Perceptual qualities and material classes.

Under typical viewing conditions, we can easily group materials into distinct classes (e.g., woods, plastics, textiles). Additionally, we can also make many other judgments about material properties (e.g., hardness, rigidity, colorfulness). Although these two types of judgment (classification and inferring material properties) have different requirements, they likely facilitate one another. We conducted two experiments to investigate the interactions between material classification and judgments of material qualities in both the visual and semantic domains. In Experiment 1, nine students viewed 130 images of materials from 10 different classes. For each image, they rated nine subjective properties (glossiness, transparency, colorfulness, roughness, hardness, coldness, fragility, naturalness, prettiness).
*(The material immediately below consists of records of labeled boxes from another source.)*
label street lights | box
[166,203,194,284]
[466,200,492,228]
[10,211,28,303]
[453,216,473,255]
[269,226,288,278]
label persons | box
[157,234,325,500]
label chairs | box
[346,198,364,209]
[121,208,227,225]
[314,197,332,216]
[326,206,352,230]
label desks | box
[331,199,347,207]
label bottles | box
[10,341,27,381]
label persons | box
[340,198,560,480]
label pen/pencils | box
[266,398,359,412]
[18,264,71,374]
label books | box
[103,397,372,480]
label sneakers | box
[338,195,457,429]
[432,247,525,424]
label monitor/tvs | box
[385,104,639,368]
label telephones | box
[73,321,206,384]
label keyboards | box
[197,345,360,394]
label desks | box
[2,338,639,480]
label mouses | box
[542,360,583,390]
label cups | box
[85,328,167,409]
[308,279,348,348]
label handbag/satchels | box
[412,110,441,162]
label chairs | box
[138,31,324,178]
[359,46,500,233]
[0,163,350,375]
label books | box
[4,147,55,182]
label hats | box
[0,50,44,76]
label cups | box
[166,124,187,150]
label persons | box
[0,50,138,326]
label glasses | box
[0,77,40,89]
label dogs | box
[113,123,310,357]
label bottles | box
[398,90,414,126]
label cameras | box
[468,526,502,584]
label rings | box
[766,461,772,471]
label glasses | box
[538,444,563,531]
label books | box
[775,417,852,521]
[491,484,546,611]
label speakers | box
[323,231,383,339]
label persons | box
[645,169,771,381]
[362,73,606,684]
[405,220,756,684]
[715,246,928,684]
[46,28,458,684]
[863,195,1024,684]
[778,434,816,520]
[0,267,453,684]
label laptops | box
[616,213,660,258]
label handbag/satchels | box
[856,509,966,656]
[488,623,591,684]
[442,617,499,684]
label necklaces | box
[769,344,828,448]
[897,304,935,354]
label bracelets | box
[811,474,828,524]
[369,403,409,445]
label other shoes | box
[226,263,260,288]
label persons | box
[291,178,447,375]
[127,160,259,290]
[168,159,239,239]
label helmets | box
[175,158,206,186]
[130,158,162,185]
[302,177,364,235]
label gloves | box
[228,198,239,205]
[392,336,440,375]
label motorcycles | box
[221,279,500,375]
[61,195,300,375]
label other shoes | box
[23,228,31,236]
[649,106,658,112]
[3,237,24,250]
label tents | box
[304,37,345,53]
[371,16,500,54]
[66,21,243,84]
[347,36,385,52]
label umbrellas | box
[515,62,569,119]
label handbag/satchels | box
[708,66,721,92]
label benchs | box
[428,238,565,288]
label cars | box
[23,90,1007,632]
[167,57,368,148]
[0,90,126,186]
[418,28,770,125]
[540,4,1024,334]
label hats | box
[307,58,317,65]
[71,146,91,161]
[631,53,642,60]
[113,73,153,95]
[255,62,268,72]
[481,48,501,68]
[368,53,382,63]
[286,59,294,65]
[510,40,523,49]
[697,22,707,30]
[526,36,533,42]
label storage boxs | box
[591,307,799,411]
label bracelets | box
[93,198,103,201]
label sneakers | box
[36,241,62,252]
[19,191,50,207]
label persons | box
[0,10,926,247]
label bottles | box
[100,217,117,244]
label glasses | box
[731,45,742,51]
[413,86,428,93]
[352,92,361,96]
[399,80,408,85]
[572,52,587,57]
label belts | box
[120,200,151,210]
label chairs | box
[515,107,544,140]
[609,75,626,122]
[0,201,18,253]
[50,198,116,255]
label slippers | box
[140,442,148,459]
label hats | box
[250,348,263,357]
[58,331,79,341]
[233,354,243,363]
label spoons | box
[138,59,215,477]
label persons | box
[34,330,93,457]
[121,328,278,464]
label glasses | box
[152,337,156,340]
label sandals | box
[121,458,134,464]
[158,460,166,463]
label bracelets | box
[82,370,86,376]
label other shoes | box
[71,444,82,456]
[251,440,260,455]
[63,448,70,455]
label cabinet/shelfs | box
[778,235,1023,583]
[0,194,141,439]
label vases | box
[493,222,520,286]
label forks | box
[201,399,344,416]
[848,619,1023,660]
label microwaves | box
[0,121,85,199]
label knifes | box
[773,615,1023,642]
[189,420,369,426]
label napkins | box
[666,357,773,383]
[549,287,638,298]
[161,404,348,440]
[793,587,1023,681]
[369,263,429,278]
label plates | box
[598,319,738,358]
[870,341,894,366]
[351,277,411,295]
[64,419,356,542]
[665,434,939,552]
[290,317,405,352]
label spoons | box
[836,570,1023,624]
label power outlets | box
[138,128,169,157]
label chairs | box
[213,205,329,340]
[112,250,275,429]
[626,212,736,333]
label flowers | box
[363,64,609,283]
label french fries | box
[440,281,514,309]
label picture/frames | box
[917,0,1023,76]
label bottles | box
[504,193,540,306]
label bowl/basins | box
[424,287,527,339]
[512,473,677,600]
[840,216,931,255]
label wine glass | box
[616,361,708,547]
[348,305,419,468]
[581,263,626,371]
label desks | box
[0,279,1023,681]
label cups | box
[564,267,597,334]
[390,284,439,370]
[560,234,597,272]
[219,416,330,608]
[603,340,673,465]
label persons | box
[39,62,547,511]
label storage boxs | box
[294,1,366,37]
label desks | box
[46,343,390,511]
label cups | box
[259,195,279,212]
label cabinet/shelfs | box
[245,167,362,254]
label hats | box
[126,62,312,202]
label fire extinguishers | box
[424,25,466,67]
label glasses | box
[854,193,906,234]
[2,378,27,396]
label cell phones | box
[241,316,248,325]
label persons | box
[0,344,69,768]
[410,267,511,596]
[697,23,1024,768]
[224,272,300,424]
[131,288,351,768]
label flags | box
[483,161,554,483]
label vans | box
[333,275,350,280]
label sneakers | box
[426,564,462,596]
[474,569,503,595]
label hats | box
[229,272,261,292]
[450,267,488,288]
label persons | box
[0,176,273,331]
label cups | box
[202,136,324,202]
In Experiment 2, 65 subjects were given the verbal names of six material classes, which they rated in terms of 42 adjectives describing material qualities. In both experiments, there was notable agreement between subjects, and a relatively small number of factors (weighted combinations of different qualities) were substantially independent of one another. Despite the difficulty of classifying materials from images (Liu, Sharan, Adelson, & Rosenholtz, 2010), the different classes were well clustered in the feature space defined by the subjective ratings. K-means clustering could correctly identify class membership for over 90% of the samples, based on the average ratings across subjects. We also found a high degree of consistency between the two tasks, suggesting subjects access similar information about materials whether judging their qualities visually or from memory. Together, these findings show that perceptual qualities are well defined, distinct, and systematically related to material class membership.